Task requirements:
1. Answer these questions using the passage on the tour's stage lighting, and mark each answer with the same letter as its question:
(a) At what trim height did the motors hold the trusses?
(b) Which fixture did the design team select as its one type of moving light?
(c) How many T3 quartz lights did Williams select, and in what role?
2. For each statement, say yes or no according to the passage on the tour's stage lighting, and quote the words from it that decide the answer:
(a) The circular truss moved during the show.
(b) The VL8s were used mainly as wash lights.
(c) The crowd knew that lights were built into the heart.
3. Carry on the passage on the tour's stage lighting, starting after its final sentence.

Text under study:
☆ ☆ ☆ ☆ ☆
The trusses were controlled by ChainMaster Vario-Lift motors. The motors allowed Ramus to keep the trusses at a trim height of 50 feet above the stage and to drop them 12 feet above the stage during the show. They were also used to make the simple truss system move and create different schemes for different songs without having to add a multitude of lights. The circular truss measured 20 feet in diameter and did not move from its position over the heart.

Next came selection of lighting. The design team in keeping with their simple design plan selected one type of moving light to be used on the tour.

The fixture selected was the Vari-Lite VL2416

(commonly known as the VL8.) The Vl8’s were hung on the straight and circular trusses and were primarily used as wash lights, which mean they were basically used to “wash” different parts of the stage with a specific color versus using the fixture to create patterns, or images on the stage. This was done with other specifically selected equipment. To be fitted into the 6-inch gutter that Fisher supplied in his stage, Williams selected 300 T3 quartz lights to be used as footlights as well as 400 Egg and Star Strobes to be used on specific songs like Until the End of the World. This is a clear example of how the architectural details of the stage and the lighting design fit together. The crowd did not know there were lights built into the heart, but when the heart’s T3 footlights, or the strobes went off, the crowd was awestruck.
☆ ☆ ☆ ☆ ☆
Saved entries:

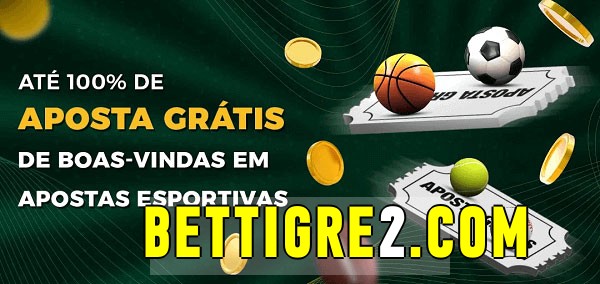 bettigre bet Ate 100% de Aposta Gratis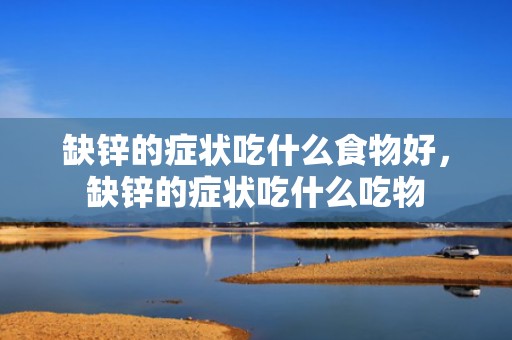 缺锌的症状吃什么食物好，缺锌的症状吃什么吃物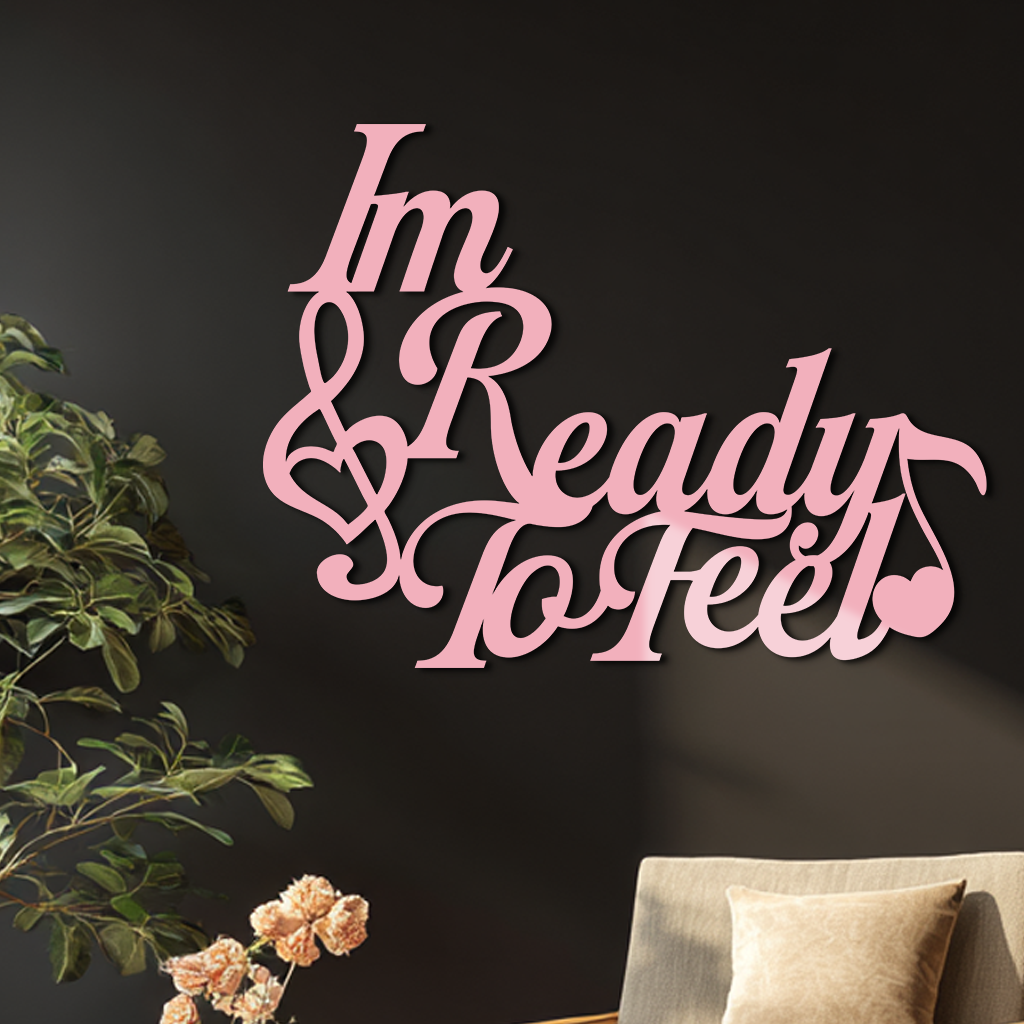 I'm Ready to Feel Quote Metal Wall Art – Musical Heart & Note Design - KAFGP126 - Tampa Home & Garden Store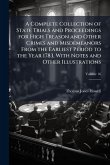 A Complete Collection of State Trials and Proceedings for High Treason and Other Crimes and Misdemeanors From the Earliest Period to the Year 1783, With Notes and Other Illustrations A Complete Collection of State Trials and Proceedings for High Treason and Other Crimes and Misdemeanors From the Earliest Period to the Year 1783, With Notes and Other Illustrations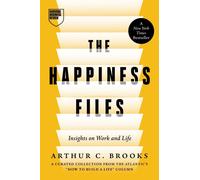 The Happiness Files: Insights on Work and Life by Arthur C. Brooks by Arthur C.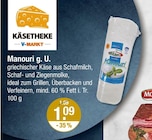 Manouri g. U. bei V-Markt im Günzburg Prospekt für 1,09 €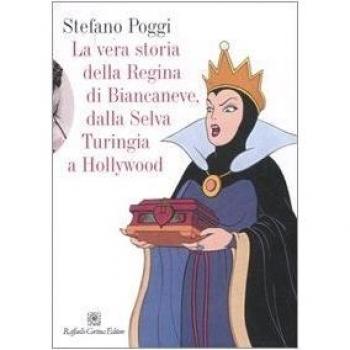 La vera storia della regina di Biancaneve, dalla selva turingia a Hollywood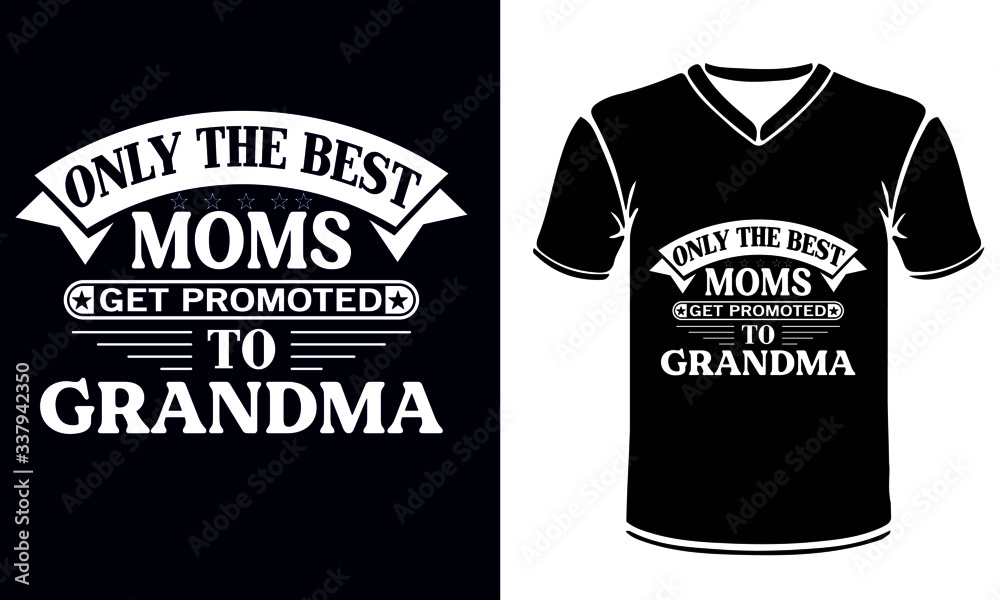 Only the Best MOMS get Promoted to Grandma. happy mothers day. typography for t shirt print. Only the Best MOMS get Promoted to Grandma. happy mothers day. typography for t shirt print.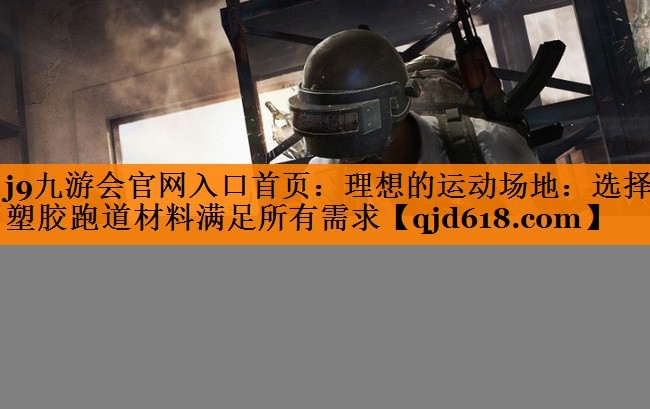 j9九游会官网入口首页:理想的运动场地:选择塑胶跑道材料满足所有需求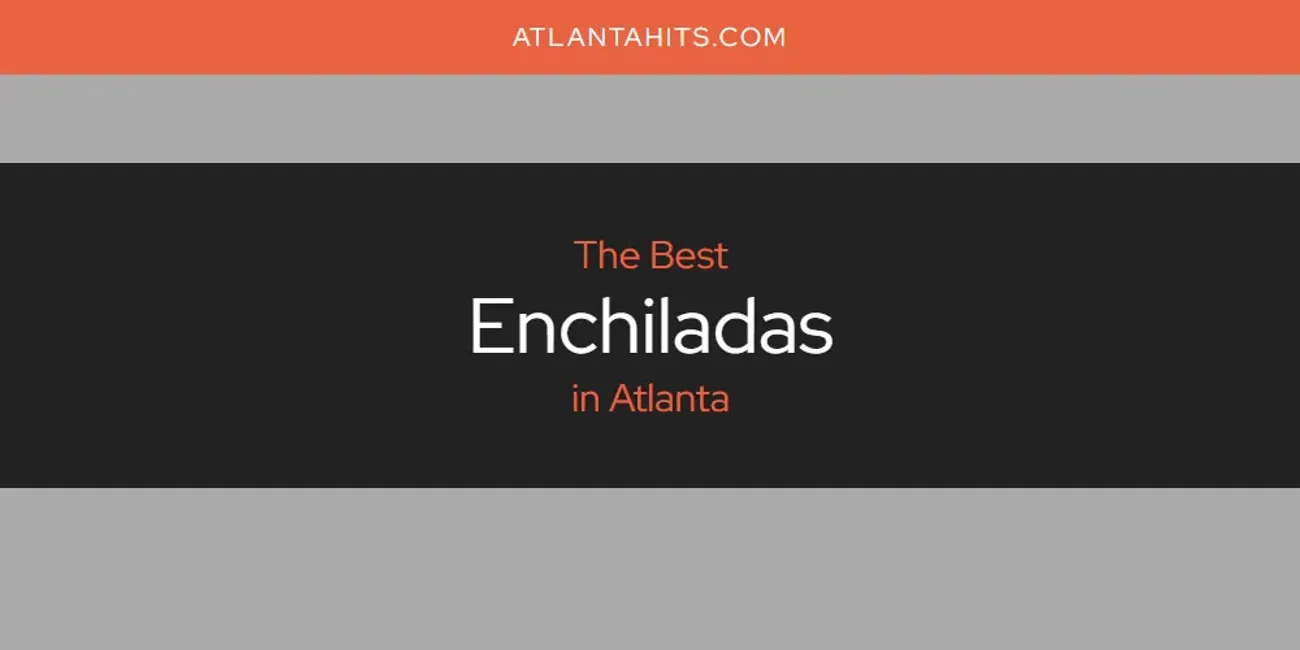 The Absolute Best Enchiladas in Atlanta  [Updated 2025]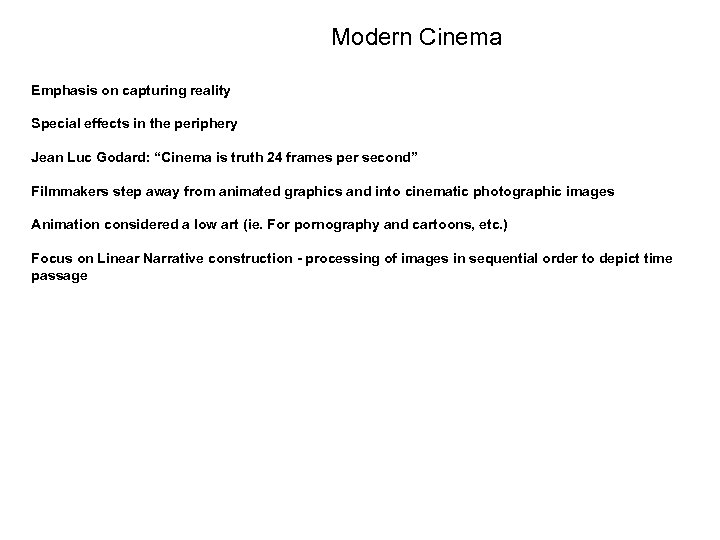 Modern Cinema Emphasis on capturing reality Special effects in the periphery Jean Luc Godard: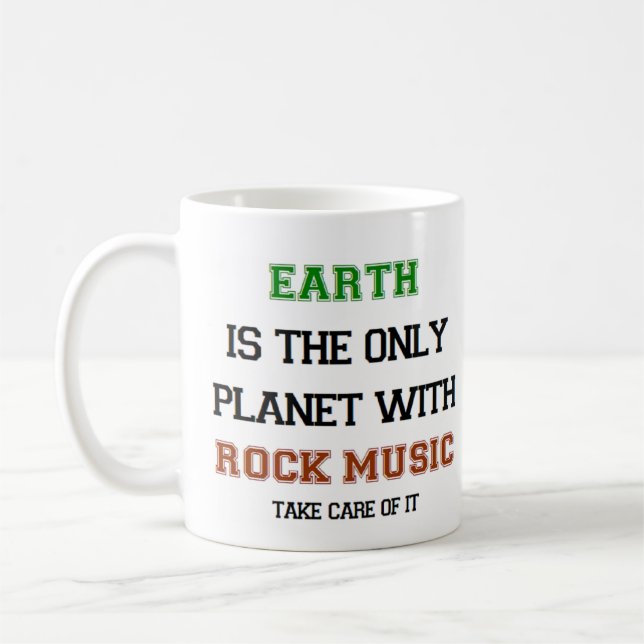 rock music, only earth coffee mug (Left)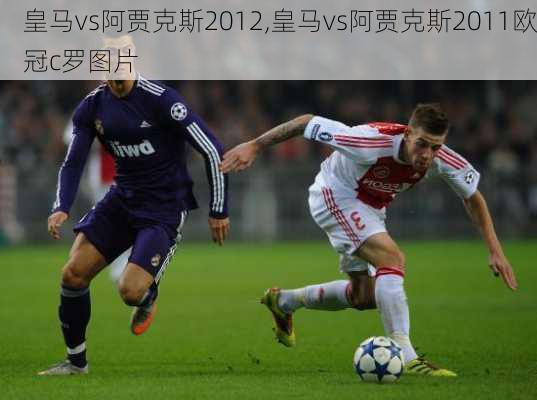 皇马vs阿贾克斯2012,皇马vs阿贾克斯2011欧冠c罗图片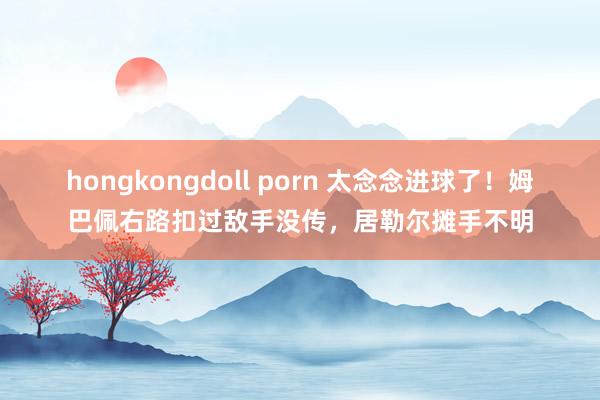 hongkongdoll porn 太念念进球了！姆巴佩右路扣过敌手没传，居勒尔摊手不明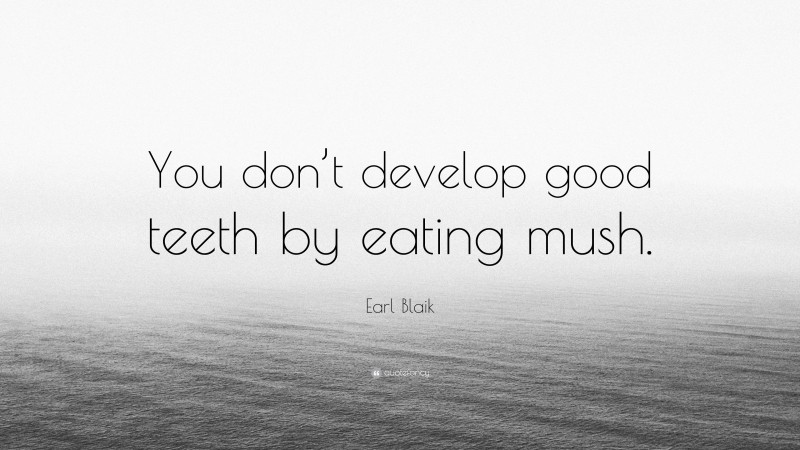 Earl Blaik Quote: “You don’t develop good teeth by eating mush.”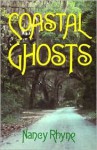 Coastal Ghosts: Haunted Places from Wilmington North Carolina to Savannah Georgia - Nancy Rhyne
☆ ☆ ☆ ☆ ☆
Results by task:
1.
(a) 50 feet above the stage.
(b) The Vari-Lite VL2416, commonly known as the VL8.
(c) 300, to be used as footlights.

2.
(a) No: "did not move from its position over the heart."
(b) Yes: "were primarily used as wash lights"
(c) No: "The crowd did not know there were lights built into the heart"

3.
There were fixtures designed and used for specific songs in the sets, and this is an aspect that sets U2 apart from many of today’s touring bands. They have the flexibility and the creativity to be able to come up with a product to be used specifically for one song they plan to play during the night. Days before opening night in Florida, the band had the wild idea of simply walking out onto the stage for the opening song with all the house lights on. They tried it, and the idea was such a hit, and it got the crowd into such an uproar, they did it for every show on the tour.

To make this happen, the arena staff left the house lights on and the stage was augmented by some standard gymnasium high powered lights in the rig to make the stage bright white. During Elevation the band ripped into the song while the intro music cued and halfway through the song the house lights went down and the show “began.” During the first couple of shows, the design team used lights that came straight out of the warm-up club shows. The crew placed 24 fresnel lights on stands around the perimeter of the back of the stage. The lights came on as the house lights went down during Elevation and the lights gave a sepia brown hue to the stage. The lights were only powered 50% and were painted gold to give a very warm feel to the second half of the song, but in the end Bono and the crew felt they were the wrong fixture for this tour. Williams went back to the lighting fabricator (Light & Sound Design/Fourth Phase in Los Angeles) and had a fixture created they dubbed the “fornow.” It was a four-DWE Mole Striplight housed in a deep black wedge-shaped box. It was a more modern look than the fresnels and some dubbed it the “Darth Vadar lights.”

For Where the Streets Have No Name an effect was created in the rig that could only be described as stunning. When the motors lowered the four trusses to different trims during the intro to the song, modified police beacon lights mounted vertically inside the truss members started to spin and only emitted white light. The motors of the beacons spun the lights in the same direction, but they were set out of sync, so a rain effect was produced with the lights.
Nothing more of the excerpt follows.